Reputation management

By far the biggest marketing tool you have as a freelancer is your reputation. So much so, that a good reputation can actually negate the need for any other marketing tools completely.

A good reputation takes a long time to build and during this process I do not advocate bypassing other marketing methods; in fact, blogging and twittering can actually be a big help in building your credibility.

Reputation through reliability

As a freelancer, the biggest thing I can offer the web agencies I work for is peace of mind. They’ll often contact a freelancer when they’re understaffed and need a piece of work doing quickly. People who are efficient, friendly and professional will keep getting the work because agencies are terrified of handing over a job and not getting the results back.

The best way you can offer that peace of mind is to:

  • Quote realistic timeframes and deliver on time
  • Communicate your progress effectively
  • Alert them to any issues you’ve found

That last one is important. You have to make sure if you run into anything e.g. an unsecure application, an inaccessible interface or a HTML email that looks pants in Outlook 2007, that you let your client know. They may be aware and not care but if they are not aware you may save them hassle later (whilst covering your own behind). If your client hands you a design featuring 9px red on black Comic Sans for the body copy — it’s your duty to let them know why in your professional opinion that it’s a bad idea.
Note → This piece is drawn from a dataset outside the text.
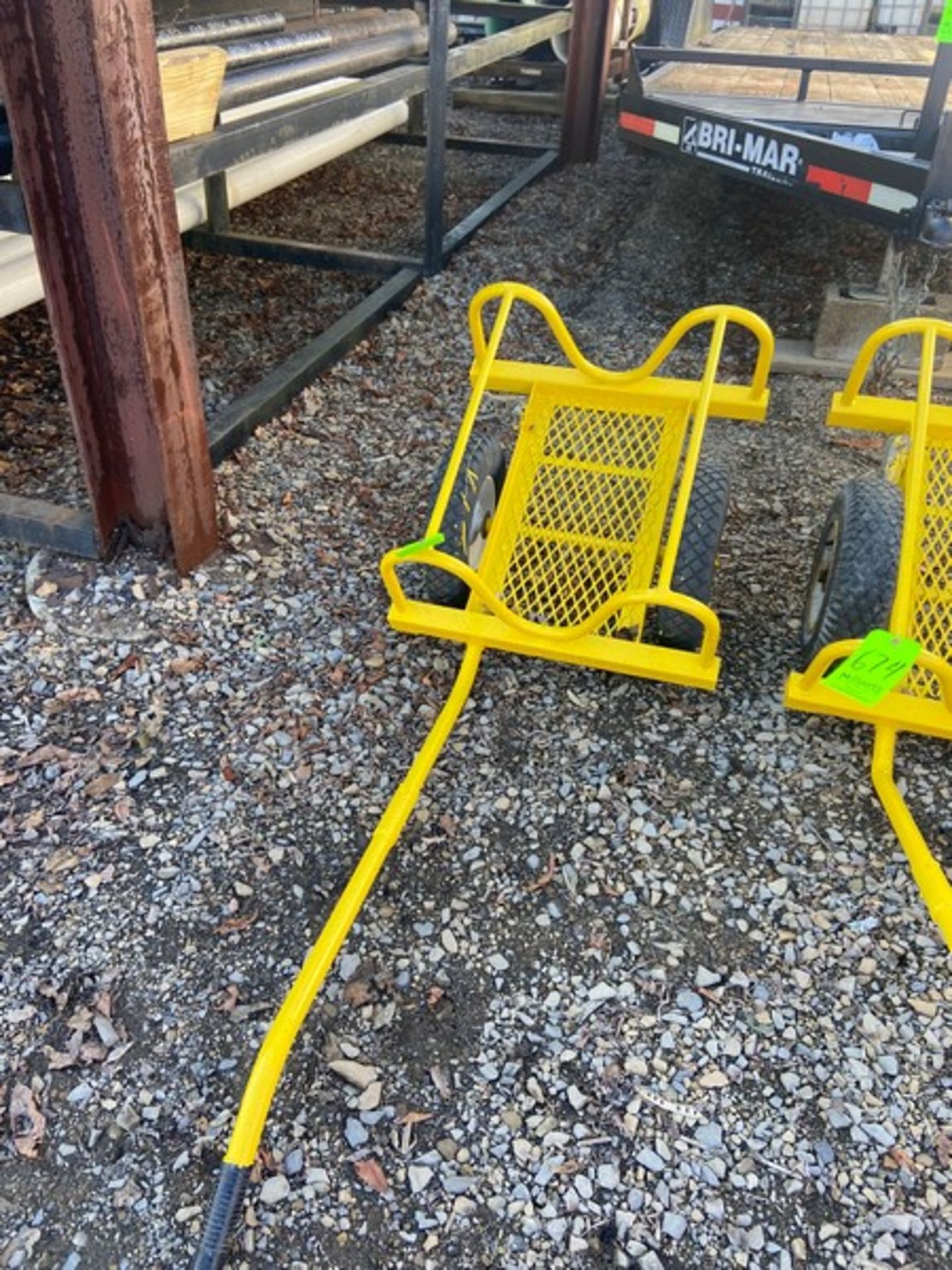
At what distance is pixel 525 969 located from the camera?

The more reliable you are to perceived to be, the more your reputation swells; supplement your engorged rep that with a dash of networking and you’ll soon find not just more work but you’ll actually start to see the work come to you instead of you seeking it out.

Reputation via your client list/portfolio

Another way to build your reputation is to work for big name clients. If you find yourself freelancing at one of London’s most well known agencies don’t be surprised to find the other big agencies becoming a lot more interested in your services. The same is true for the actual pieces of work you do — if you find yourself working on a project for a large commercial client that will always stand out far more than doing work for a local ecommerce business.

Let’s put it this way, if you were interviewing candidates for a new web developer role and one of the applicants had a 2 year stint at digg or facebook on their CV I would think the vast majority of employers would be very impressed by that. Does it mean the applicant is any better as a programmer? Yes, it’s possible but it’s not a given.

Damage limitation

It’s very important to be seen not to be making a mess. If you work for a company who are continually delivering poor quality to clients you need to get out of there. This is not the same as abandoning ship on the way down — far from it. In fact, if you’re building your reputation up it can *sometimes* be a good idea to stick around for a bit as this gets yourself a reputation as a web firefighter rescuing cursed projects.

In my career to date I’ve worked for a couple of companies who were consistently botching projects and I left. Imagine how all those banking executives from banks like RBS are now fairing in the jobs market. Even if they did sterling work I wonder whether the mistakes of their superiors are now counting against them in interviews.